§ Task requirements
1) In the excerpt on deepnet convergence, how many neurons are in the hidden layer of the baseline network?
2) Edit the excerpt on deepnet convergence, starting with "Figure 7. Baseline" and going on through "decay of 0.999986.", so that "neurons" becomes "nodes".

--- Excerpt to read ---

Figure 6. Results of using a linear regression model on the training data and predicting 500 days into the future. There are periods of significant deviation as well as an apparent phase shift (the peaks and valleys seem shifted from the target data).
Figure 7 shows some results using deepnet. It is evident even at this stage we have improved on the predictive power by using the neural network vs. linear regression.
Figure 7. Baseline convergence with a simple network having one hidden layer with 5 neurons, an initial learning rate of 0.5 and a learning rate decay of 0.999986.
At the top of figure 7 is the resulting prediction for future dates overlaid on the actual (calculated using the same functions as before, projected into the future). It is evident that the network learns major features of the time series behavior, as well as that it learns some of the noise. In the lower portion of figure 7, on the left is the raw error function reported by the algorithm vs. iterations; on the right is the resulting RMSE on the test data (the times > 500). It can be seen that there are some anomalies in the convergence where the error function increases; these are due to the complex hypersurface the algorithm is navigating. In terms of the RMSE, the behavior is more monotonic, but with these starting parameters, the prediction initially gets worse before declining monotonically. This could be taken to indicate less than ideal hyperparameters (learning rate 0.5 and decay 0.999986).
If we explore the learning rate and decay space in more detail, we see the behaviors shown in figure 8.
Figure 8. Behavior of deepnet convergence as a function of initial learning rate, decay, and iterations. The curves are mean log trends across the learning rates in each group.
Here we can see the sensitivity of the solution to parameter choices. In particular, although in most cases the convergence is smoothly downward in error function, in the upper left series we can see that an unfortunate choice of initial learning rate and decay can result in non-convergence. Although small, the two upper charts also show that there may be an optimum in decay in some cases. Keep in mind that with hundreds of thousands of iterations, even the decay of 0.99999 is very significant compared to no decay.

--- Supplied data ---

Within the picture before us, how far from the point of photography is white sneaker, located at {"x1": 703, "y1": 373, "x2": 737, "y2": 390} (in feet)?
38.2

---

§ The solutions
1) Five neurons, in a single hidden layer.

2)
Figure 7. Baseline convergence with a simple network having one hidden layer with 5 nodes, an initial learning rate of 0.5 and a learning rate decay of 0.999986.